Pourtant, ils ont réussi à gâcher cette nouvelle occasion de s’imposer comme un acteur de poids sur la scène internationale et de peser sur le cours des événements. Et ce, toujours pour les mêmes raisons : amateurisme, divisions, tergiversations, manque de vision sur le long terme. Amateurisme, car ils comptaient sur l’inéluctabilité de l’effet domino : après le tunisien Ben Ali et l’égyptien Moubarak, le libyen Kadhafi ne pouvait que tomber, se disait-on. C’était mal connaître la Jamahiriya et le système de pouvoir mis en place en plus de quarante ans par son leader.
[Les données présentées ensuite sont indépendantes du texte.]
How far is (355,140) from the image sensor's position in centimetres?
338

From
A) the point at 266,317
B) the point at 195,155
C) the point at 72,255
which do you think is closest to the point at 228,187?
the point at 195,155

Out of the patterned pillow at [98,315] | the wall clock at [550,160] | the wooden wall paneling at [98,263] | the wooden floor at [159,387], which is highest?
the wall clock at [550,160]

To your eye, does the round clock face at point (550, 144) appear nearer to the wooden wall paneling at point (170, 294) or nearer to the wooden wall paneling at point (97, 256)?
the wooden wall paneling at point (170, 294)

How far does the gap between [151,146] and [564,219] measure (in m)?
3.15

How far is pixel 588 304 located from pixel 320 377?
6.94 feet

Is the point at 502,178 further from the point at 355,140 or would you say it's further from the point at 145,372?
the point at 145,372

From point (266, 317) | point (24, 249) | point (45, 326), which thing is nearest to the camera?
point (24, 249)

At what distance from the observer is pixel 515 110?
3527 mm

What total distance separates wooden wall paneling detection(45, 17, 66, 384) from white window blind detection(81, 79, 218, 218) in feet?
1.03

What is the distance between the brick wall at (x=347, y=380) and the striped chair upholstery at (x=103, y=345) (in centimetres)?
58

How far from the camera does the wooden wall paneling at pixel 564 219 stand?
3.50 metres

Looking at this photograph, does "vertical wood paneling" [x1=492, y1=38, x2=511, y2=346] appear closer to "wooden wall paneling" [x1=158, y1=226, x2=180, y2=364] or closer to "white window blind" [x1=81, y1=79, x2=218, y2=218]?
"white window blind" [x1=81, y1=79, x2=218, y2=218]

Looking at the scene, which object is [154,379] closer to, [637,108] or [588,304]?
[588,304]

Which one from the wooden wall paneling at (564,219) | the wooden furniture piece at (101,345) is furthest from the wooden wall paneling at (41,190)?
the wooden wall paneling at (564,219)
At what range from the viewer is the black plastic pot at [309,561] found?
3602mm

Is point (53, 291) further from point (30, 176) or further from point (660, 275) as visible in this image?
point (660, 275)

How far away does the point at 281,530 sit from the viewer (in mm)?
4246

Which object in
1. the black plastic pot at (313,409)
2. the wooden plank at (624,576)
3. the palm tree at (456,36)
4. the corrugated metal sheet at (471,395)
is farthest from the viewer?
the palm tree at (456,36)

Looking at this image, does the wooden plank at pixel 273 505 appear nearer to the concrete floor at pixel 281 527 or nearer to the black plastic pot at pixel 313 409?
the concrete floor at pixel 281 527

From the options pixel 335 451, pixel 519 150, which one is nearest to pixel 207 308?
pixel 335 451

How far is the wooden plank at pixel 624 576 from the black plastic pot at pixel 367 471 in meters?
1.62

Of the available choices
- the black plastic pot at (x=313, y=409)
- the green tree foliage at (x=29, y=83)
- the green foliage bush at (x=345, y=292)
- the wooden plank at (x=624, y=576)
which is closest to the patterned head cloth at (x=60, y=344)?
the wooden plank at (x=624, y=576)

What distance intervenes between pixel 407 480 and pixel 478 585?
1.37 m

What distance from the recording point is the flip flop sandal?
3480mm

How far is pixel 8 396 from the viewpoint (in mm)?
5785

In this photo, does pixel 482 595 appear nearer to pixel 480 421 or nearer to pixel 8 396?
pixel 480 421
Divisions, et tergiversations, car, après avoir attendu trois semaines depuis le déclenchement de la révolte dans l’est de la Libye pour discuter sérieusement de l’action de l’Union, ils ne sont pas parvenus, lors du conseil européen "d’urgence" du 11 mars, à aller au-delà de la promesse d’examiner "toutes les options nécessaires" "afin de protéger la population civile". Ils sont également convenus de convoquer un sommet tripartite avec la Ligue Arabe et l’Union africaine "dans les meilleurs délais" afin de "réagir à cette crise". Ils demandent à Kadhafi de "quitter immédiatement le pouvoir" et ne considèrent plus son régime comme "un interlocuteur pour l’UE". En somme, pas de quoi pousser un dictateur aux abois à lâcher prise.
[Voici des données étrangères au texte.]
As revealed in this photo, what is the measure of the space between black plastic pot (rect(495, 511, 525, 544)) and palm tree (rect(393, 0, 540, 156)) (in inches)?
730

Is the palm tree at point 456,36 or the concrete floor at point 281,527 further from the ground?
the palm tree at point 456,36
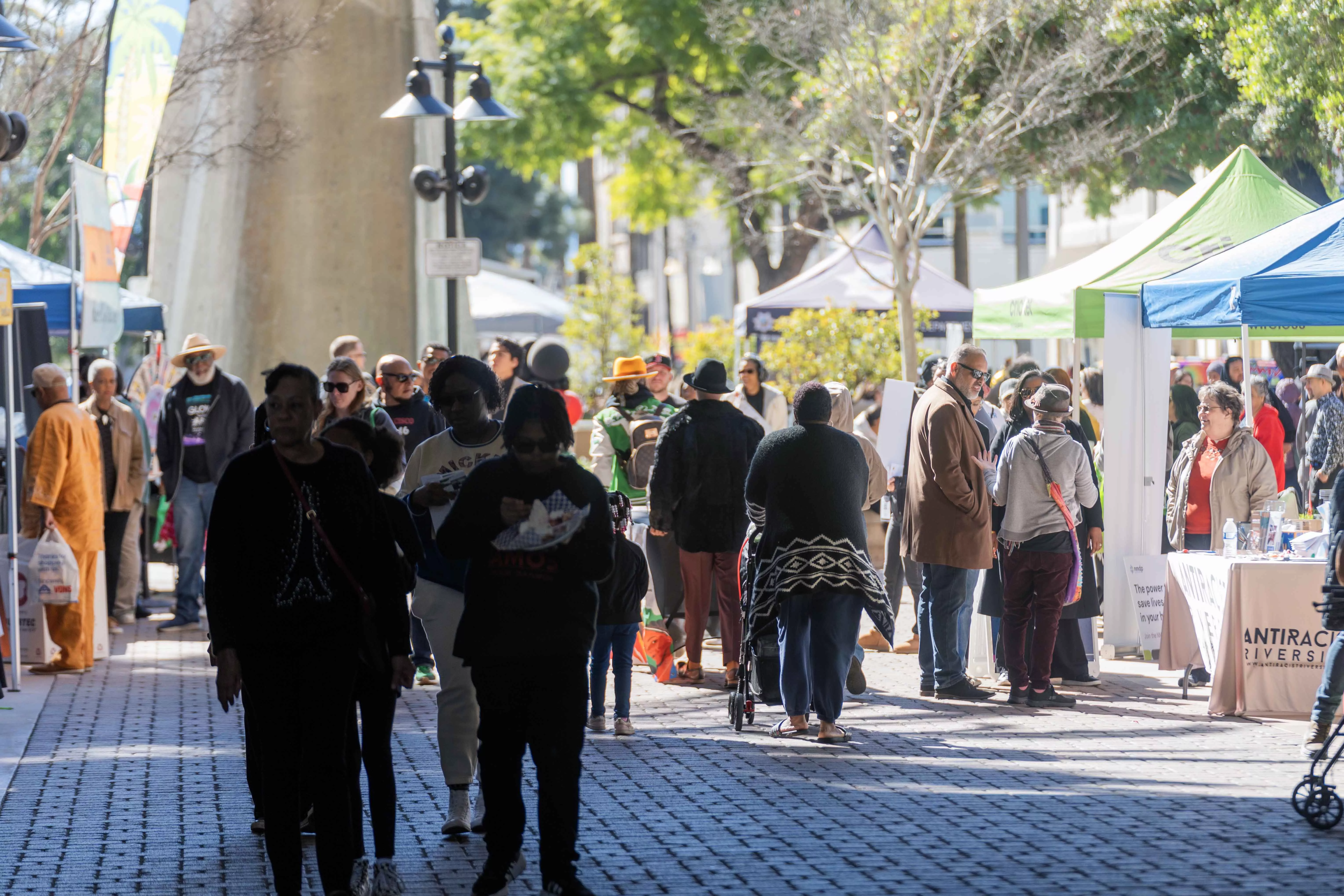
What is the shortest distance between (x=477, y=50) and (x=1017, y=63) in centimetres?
1175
Pendant ce temps, sur le terrain, le rapport de forces semble tourner à l’avantage de Kadhafi, et c’est là que la position des Européens devient délicate et leur manque de vision sur le long terme inquiétant. En renonçant à offrir une sortie de scène "honorable" au dictateur libyen au moment où il était en difficulté ; en rejetant ensuite la proposition franco-britanniqued’instaurer une zone d’interdiction de survol — en clair, d’intervenir militairement contre Kadhafi — au prétexte que les conditions (des attaques indiscriminées contre les civils, une résolution du Conseil de sécurité de l’ONU et le soutien des pays arabes) ne sont pas remplies, et en refusant d’aider par d’autres moyens le Conseil intérimaire national (CNT), les Européens ont pris le risque de voir le colonel l’emporter. Et de voir s’instaurer à leur porte celui que Serge Michel a qualifié dans Le Temps de "Corée du Nord prospère en pleine Méditerranée". Mais ils n’ont apparemment pas prévu de "plan B" pour l’éventualité où le Colonel resterait maître de la Libye. Bien joué.